Twenty-five years ago today, one of the most successful romantic comedies in the history of film, Pretty Woman, debuted in the United States. To date the film has grossed almost half-a-billion dollars.

Julia Roberts charmed audiences as the "happy hooker," and her chemistry with Richard Gere, playing a corporate raider on business in LA, was undeniable. The two lit up the screen like a house afire.

The only problem is that prostitution as portrayed in the film is just about as far as you can get from the truth.

Prostitution is ugly. Most of it is sex trafficking. It's intriguing to read that the movie's script originally was written as a dark, cautionary tale. That, from my perspective as a survivor, gets at the sad reality.

Very few of us chose to be "in the life," as we say. We're not happy, and we most certainly don't enjoy sex with johns. From so-called high-end escorts to girls bought online, prostituted women are actors.

The FBI defines sex trafficking as the use of "force, fraud and coercion." They say about 100,000 victims are lured into the business in the US each year. I know from my experience, personally and professionally, that the vast majority of girls and women in prostitution are exploited - that means they're being trafficked. Most come from communities that offer them little hope for the future. Most are pulled in by men who start as their "boyfriends," then hook them on drugs and start selling their bodies to an endless stream of men who don't fit the Richard Gere character profile at all.

Let's get the facts straight. Eighty-five percent of American men haven't bought someone's body. Yes, a few buyers are high-rollers. But most aren't. They're "the john next door" -- sitting in your classroom, or at your mother's Easter Sunday table, or the cubicle opposite you, now able to buy illegal sex online, more anonymously than ever. That movie star isn't going to sweep the woman he's paying for off her feet and deliver her into a life of romance, luxury and happiness.

Police, prosecutors, and judges are starting to recognize the truth about trafficking. After years -- decades, centuries -- they're beginning to understand that victims need treatment, not punishment, to keep from falling back into "the life." Some, like Cook County Sheriff Tom Dart, go as far as hiring survivors like me who can speak to the girls from experience and hopefully break through.

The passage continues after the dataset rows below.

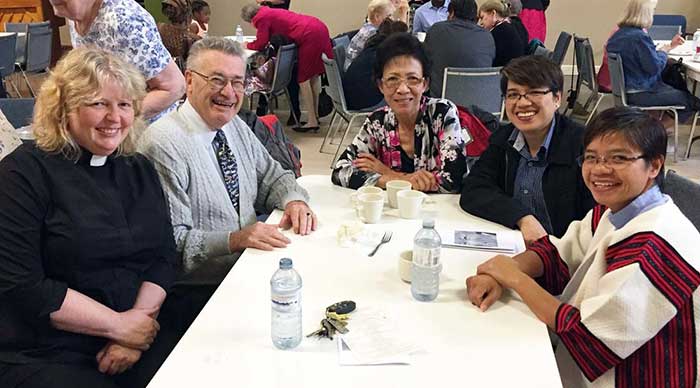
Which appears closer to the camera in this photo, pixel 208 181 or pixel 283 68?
pixel 208 181

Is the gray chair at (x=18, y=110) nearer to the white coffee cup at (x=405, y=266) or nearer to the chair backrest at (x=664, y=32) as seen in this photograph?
the white coffee cup at (x=405, y=266)

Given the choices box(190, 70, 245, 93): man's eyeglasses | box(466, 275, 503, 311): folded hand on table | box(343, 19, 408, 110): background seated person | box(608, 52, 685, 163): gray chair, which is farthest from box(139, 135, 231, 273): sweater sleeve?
box(608, 52, 685, 163): gray chair

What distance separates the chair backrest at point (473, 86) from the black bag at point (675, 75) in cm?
182

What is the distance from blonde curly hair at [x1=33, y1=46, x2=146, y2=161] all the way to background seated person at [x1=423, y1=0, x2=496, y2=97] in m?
3.09

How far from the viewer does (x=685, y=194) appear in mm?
1667

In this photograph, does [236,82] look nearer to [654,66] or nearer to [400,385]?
[400,385]

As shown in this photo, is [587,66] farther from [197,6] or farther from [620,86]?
[197,6]

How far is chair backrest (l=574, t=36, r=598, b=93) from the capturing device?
508 centimetres

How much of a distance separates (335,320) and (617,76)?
4.07 m

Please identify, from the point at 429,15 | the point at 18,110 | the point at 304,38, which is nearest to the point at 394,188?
the point at 18,110

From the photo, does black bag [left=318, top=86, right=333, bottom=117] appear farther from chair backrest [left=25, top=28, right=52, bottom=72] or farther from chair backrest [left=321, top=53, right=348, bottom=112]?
chair backrest [left=25, top=28, right=52, bottom=72]

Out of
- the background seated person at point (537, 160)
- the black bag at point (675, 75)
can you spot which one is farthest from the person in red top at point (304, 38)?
the background seated person at point (537, 160)

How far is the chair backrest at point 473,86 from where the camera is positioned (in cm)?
397

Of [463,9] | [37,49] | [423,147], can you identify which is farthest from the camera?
[37,49]
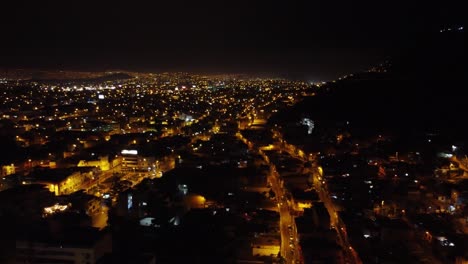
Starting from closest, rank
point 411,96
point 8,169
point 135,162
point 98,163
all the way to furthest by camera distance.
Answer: point 8,169 < point 98,163 < point 135,162 < point 411,96

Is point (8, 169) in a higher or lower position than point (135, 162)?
lower

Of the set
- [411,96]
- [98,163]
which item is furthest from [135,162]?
[411,96]

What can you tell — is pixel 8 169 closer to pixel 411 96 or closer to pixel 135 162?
pixel 135 162

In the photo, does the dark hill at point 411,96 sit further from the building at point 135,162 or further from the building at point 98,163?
the building at point 98,163

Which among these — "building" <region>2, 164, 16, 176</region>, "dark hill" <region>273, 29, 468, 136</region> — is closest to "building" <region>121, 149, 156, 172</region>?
"building" <region>2, 164, 16, 176</region>

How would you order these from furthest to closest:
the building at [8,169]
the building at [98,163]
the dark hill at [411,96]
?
the dark hill at [411,96] → the building at [98,163] → the building at [8,169]

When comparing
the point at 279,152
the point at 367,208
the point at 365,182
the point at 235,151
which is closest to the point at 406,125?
the point at 279,152

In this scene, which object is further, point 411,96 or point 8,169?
point 411,96

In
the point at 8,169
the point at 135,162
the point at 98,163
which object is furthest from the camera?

Still, some women keep returning to us at the sheriff's office again and again, each time with another bruise or missing another tooth from beatings -- not just from pimps but from johns as well. Like I said, the huge majority of men aren't into this. But lots of the guys buying sex are paying not just for a physical act, but for power over someone like me. Often they know, or just don't care, that we're underage girls. So the line between prostitution and statutory rape is really a blur.

With trafficking, rape, and prostitution so intertwined and so far from the 'Pretty Woman' fantasy of two beautiful consenting adults, there are some bold leaders in the field who are turning to a new strategy: arresting not the sellers or the pimps, but the buyers. In interviews, men have said they would stop if they knew there would be consequences: if a family member or boss would find out, if meaningful fines were enforced, if their cars would be impounded.

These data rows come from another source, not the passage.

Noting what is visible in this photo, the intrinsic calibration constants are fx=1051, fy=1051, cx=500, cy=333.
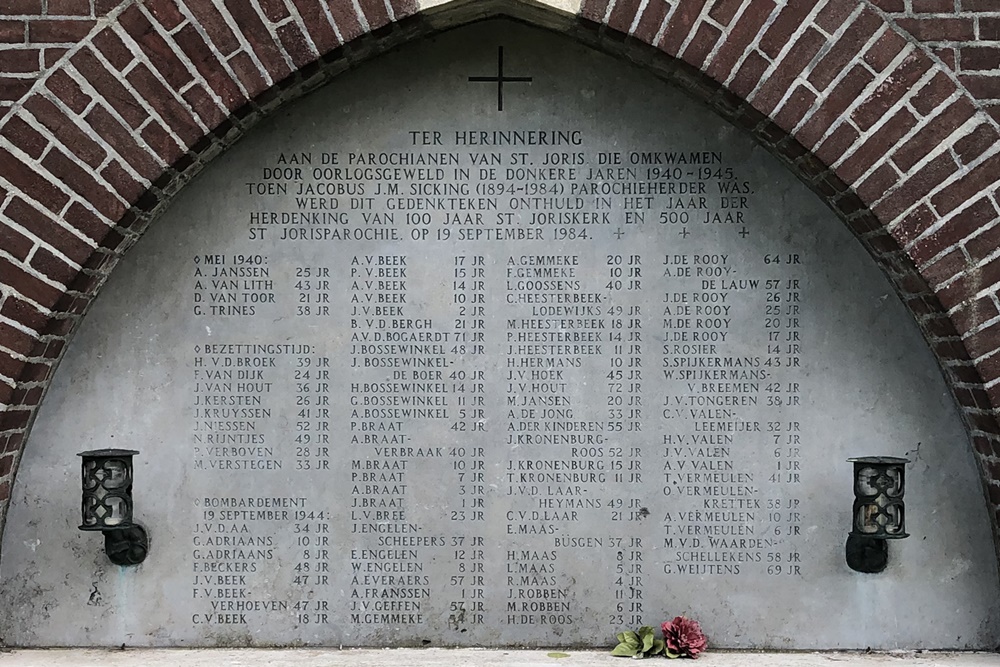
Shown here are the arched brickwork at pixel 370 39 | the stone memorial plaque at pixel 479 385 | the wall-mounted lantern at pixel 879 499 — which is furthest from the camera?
the stone memorial plaque at pixel 479 385

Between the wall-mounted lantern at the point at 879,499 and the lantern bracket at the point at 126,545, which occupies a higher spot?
the wall-mounted lantern at the point at 879,499

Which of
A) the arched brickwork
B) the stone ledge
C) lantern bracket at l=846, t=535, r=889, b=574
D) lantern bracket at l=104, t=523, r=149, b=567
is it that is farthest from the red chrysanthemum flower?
lantern bracket at l=104, t=523, r=149, b=567

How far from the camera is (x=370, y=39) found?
141 inches

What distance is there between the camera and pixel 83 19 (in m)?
3.51

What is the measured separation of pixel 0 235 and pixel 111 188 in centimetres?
40

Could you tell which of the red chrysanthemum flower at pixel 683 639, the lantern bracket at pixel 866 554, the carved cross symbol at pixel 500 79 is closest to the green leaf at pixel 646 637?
the red chrysanthemum flower at pixel 683 639

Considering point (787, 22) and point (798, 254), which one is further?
point (798, 254)

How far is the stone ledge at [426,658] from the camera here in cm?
382

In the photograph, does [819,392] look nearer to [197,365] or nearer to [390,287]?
[390,287]

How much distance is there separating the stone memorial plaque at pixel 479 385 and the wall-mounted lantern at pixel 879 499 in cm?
15

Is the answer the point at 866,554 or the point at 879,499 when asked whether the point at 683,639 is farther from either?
the point at 879,499

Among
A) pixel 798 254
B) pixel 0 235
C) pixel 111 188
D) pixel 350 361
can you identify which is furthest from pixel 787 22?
pixel 0 235

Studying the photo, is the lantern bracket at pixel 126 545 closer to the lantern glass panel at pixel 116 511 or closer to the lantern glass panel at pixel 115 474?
the lantern glass panel at pixel 116 511

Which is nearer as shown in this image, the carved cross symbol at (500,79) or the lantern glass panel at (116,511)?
the lantern glass panel at (116,511)
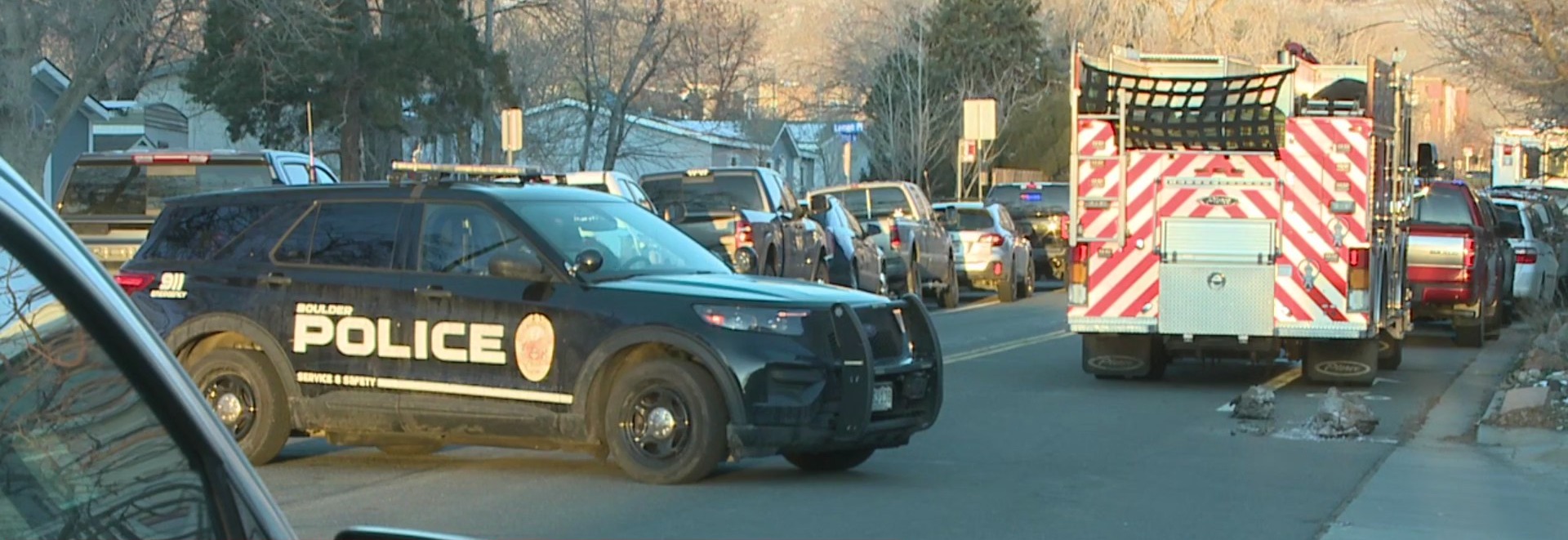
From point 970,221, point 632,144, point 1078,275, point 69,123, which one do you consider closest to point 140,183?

Forty years ago people thought nothing could be done to prevent rape or domestic violence. Today, we think of these as terrible crimes. The same can happen with sex-trafficking. Men are starting to step up and tell other guys that buying someone's body for their pleasure isn't okay. Boys I'm around can grow up knowing that respecting girls means knowing they're not a commodity. They're not for sale.

This year, law enforcement agencies and other partners in 11 American cities established a network called CEASE (Cities Empowered Against Sexual Exploitation) to expand on what my colleagues and I in the Cook County Sheriff's Office are pushing for. There's a whole network of victims like me (we call ourselves "survivors") who are at the core of this network. We're all reaching across the country, and we're seeing a sea change.

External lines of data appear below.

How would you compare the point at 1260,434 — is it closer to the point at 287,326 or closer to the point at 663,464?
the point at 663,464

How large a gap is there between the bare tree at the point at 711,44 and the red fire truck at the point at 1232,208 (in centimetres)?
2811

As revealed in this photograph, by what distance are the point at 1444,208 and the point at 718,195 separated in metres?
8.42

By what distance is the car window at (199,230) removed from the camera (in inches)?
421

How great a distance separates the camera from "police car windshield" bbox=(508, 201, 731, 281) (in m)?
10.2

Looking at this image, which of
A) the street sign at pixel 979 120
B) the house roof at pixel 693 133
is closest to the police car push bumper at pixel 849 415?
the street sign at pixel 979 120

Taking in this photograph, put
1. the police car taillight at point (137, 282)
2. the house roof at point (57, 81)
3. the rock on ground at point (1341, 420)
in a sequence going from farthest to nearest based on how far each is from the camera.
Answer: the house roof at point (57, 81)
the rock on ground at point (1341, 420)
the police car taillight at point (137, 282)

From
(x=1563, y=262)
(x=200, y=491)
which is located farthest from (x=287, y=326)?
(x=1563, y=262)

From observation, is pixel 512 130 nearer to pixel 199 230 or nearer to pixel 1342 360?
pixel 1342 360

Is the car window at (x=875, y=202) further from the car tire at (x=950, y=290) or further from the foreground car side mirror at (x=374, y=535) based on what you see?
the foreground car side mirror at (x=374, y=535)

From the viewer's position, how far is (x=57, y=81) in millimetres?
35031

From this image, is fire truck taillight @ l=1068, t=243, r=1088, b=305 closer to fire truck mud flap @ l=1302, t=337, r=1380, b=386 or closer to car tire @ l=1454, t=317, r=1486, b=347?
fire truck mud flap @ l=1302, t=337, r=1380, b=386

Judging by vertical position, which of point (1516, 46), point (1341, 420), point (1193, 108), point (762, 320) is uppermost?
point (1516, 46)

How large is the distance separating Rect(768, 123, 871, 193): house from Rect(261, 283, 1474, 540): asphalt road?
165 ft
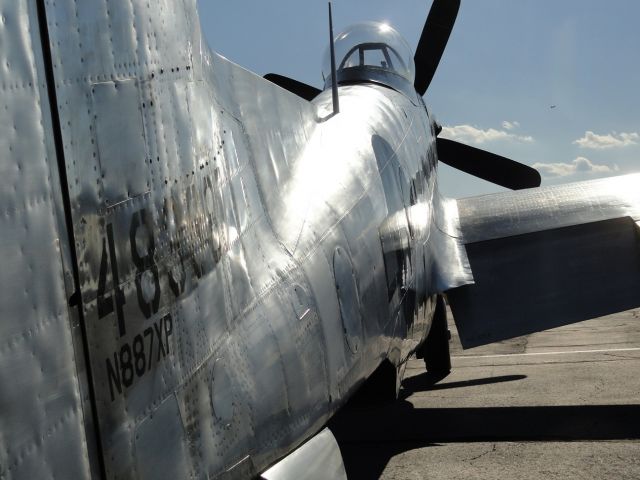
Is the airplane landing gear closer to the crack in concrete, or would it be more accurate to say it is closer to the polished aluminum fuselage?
the crack in concrete

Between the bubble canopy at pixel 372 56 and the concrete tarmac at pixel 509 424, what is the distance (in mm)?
3846

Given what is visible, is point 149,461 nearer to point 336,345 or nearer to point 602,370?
point 336,345

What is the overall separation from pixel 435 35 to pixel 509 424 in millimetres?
7517

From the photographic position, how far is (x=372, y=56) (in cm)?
995

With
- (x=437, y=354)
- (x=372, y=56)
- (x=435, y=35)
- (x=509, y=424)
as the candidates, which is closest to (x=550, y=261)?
(x=509, y=424)

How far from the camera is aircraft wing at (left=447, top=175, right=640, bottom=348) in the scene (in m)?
8.07

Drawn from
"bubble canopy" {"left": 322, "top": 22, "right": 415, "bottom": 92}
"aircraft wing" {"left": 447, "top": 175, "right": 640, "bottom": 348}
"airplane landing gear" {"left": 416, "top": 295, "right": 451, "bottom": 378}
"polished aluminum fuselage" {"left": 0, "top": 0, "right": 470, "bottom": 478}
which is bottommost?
"airplane landing gear" {"left": 416, "top": 295, "right": 451, "bottom": 378}

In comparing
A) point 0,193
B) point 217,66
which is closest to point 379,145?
point 217,66

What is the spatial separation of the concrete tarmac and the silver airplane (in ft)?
3.81

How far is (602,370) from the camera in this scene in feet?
31.8

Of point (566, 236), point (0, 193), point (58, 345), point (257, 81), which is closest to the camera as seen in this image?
point (0, 193)

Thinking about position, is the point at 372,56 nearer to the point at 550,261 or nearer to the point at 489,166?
the point at 550,261

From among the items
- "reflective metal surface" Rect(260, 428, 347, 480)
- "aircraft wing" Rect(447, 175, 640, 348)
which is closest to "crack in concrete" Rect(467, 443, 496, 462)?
"aircraft wing" Rect(447, 175, 640, 348)

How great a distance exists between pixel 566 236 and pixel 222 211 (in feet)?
20.7
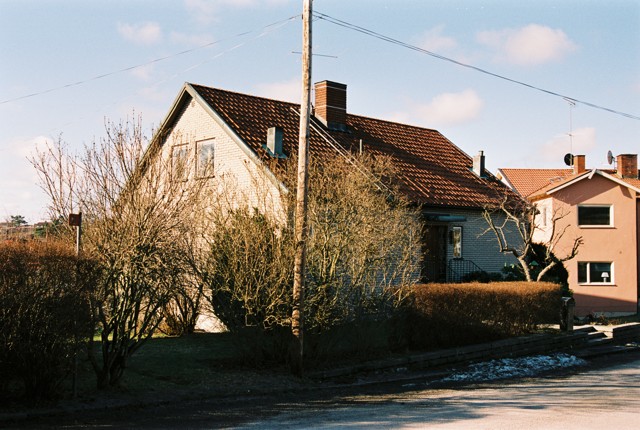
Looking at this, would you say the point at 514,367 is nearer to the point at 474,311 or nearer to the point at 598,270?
the point at 474,311

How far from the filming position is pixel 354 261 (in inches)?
527

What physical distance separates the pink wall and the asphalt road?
18.4m

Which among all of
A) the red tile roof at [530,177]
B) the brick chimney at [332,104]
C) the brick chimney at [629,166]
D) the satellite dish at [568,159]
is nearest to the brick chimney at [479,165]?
the brick chimney at [332,104]

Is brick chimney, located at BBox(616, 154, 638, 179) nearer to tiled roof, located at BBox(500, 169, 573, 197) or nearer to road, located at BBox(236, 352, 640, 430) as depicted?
tiled roof, located at BBox(500, 169, 573, 197)

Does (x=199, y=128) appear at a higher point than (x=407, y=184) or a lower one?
higher

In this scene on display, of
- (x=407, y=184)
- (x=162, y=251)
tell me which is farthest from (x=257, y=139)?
(x=162, y=251)

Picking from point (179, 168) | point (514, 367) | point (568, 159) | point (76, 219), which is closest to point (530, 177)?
point (568, 159)

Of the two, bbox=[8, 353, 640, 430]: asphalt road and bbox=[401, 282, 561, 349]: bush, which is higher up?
bbox=[401, 282, 561, 349]: bush

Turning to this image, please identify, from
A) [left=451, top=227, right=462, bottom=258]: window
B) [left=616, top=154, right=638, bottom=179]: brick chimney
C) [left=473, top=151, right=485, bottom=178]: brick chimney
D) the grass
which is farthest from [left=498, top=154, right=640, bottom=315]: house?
the grass

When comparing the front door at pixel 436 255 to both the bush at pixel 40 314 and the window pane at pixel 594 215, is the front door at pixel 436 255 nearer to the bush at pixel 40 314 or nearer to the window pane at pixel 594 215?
the window pane at pixel 594 215

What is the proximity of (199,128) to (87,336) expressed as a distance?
12.0 metres

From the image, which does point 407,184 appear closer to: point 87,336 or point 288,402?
point 288,402

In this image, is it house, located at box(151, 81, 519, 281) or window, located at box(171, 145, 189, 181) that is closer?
window, located at box(171, 145, 189, 181)

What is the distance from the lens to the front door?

This isn't for the faint of heart -- lots of the industry is fueled by organized crime. But stings are being set up to arrest and prosecute the buyers, not the victims, and the momentum is picking up. It's not all about punishment. Educational programs are being put in place so that johns can face the truth about the trauma they've been inflicting on the girls and women they buy online or on the streets.

Maybe someday Hollywood will produce that dark cautionary tale with the ugly story of prostitution, but with a different happy ending: a dramatic decrease in what's now a national scourge. No buyers means no business. Prostitution isn't the world's oldest profession. It's the world's oldest oppression.

I should know.

Marian Hatcher is a sex-trafficking survivor and a project manager at the Cook County Sheriff's Office.